Result: Citation counts rise while research quality and originality face pressures.

Policing: Compstat and Crime Statistics

Goal: Public safety, crime reduction

Metric: Reported crime rates

What happened:

  • Pressure to show declining crime rates
  • Officers discourage victims from filing reports
  • Crimes downgraded to lesser offenses (felony → misdemeanor)
  • Manipulation of crime classification data
  • Stops, searches, and arrests increase (measurable actions) while actual crime solving decreases

Multiple police departments caught manipulating crime data to hit Compstat targets while real safety declined or stagnated.


The Psychology of Metric Gaming

Why do people game metrics even when they know it undermines real goals?

Mechanism 1: Rational Response to Incentives

People respond to actual incentives, not stated goals.

If rewards/punishments attach to metrics, the metric becomes the goal in practice—regardless of rhetoric about "real objectives."

Example: Teacher who genuinely cares about student learning but faces job loss if test scores don't improve.

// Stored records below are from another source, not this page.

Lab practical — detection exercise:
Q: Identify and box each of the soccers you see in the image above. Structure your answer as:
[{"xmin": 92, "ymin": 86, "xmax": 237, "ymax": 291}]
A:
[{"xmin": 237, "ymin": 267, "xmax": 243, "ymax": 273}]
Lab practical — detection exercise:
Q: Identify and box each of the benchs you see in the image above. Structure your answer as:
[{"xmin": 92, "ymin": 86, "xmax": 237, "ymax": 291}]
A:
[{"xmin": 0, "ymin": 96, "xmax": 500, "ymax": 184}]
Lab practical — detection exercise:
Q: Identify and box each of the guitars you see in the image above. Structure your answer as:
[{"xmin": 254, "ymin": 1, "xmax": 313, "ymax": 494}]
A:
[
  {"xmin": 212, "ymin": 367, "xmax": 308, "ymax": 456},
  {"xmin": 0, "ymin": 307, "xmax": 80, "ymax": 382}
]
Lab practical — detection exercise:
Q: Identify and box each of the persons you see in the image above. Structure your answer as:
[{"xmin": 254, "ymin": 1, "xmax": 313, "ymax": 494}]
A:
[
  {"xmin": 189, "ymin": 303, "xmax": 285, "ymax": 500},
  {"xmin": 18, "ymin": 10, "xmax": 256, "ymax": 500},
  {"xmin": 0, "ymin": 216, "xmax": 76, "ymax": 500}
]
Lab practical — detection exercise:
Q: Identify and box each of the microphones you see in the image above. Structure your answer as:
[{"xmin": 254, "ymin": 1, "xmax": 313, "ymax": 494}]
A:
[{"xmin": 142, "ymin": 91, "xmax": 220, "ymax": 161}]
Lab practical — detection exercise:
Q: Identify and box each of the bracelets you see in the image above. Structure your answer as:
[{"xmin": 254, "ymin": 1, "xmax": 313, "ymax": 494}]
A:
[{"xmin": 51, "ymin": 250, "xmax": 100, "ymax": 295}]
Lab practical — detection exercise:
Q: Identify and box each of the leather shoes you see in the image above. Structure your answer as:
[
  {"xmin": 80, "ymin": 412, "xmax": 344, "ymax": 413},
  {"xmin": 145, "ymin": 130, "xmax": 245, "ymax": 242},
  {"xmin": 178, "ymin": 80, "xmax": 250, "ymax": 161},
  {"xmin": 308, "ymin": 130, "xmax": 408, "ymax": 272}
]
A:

Teaching to test becomes survival, not malfeasance.

Mechanism 2: Diffused Responsibility

"I'm just optimizing for what I'm told to optimize for."

When leadership sets metric targets, individuals feel absolved of responsibility for negative consequences. Gaming feels like "doing your job," not undermining organizational mission.

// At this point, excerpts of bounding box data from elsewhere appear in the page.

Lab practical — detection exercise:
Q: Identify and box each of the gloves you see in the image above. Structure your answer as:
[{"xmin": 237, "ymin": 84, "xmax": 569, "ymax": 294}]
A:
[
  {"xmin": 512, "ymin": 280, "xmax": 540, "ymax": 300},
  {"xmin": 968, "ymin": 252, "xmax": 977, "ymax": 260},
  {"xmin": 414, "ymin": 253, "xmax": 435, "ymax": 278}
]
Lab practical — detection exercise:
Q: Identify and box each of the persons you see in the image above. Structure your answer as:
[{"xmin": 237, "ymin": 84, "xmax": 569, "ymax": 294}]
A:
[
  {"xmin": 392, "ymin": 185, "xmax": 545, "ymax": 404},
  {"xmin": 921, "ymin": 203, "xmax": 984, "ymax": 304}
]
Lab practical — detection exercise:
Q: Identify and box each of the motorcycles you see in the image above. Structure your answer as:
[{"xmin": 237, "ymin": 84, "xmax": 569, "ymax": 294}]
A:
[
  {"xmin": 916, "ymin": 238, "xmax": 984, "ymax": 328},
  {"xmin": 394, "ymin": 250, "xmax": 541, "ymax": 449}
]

Mechanism 3: Short-Term Pressure

Genuine improvement takes time. Metric manipulation produces immediate results. Under pressure for quick wins, gaming becomes attractive.

Mechanism 4: Competitive Dynamics

If others are gaming metrics, you're punished for not gaming. Honest actors lose to gamers when only metrics matter.

Tragedy of the commons: Individual gaming is rational; collective gaming destroys metric's value for everyone.

Mechanism 5: Metric Fixation

Targets become psychologically real.

Once metrics are entrenched, people genuinely start believing hitting the target = success, even when evidence suggests otherwise. Metric becomes substitute for thinking about real goals.

Mechanism 6: Unintended Blindness

Often people gaming metrics don't consciously realize they're undermining goals. They see metric improvement as goal achievement. Ethical fading: Moral dimensions disappear from view when framed as "meeting targets."


Detecting Goodhart's Law in Action

How do you recognize when metrics are being gamed?

Warning Sign 1: Metrics Improve While Real Performance Declines

Most telltale sign: Numbers go up, but qualitative observation suggests things are getting worse.

Examples:

  • Test scores rise but employers complain graduates lack skills
  • Hospital mortality rates fall but patient complaints increase
  • Employee productivity metrics improve but customer satisfaction drops

Action: Always pair quantitative metrics with qualitative assessment. Talk to frontline workers, customers, actual stakeholders.

Warning Sign 2: Creative Compliance Emerges

People find technically compliant ways to hit targets while violating spirit of goal.

Examples:

  • "Clock-stopping" procedures in hospitals
  • Schools encouraging weak students to skip test day
  • Companies booking revenue in current quarter then reversing it later

Pattern: If compliance feels like exploiting loopholes rather than achieving goals, Goodhart's Law is operating.

Warning Sign 3: Focus Narrows to Measured Aspects

Unmeasured dimensions of performance receive less attention, even when important.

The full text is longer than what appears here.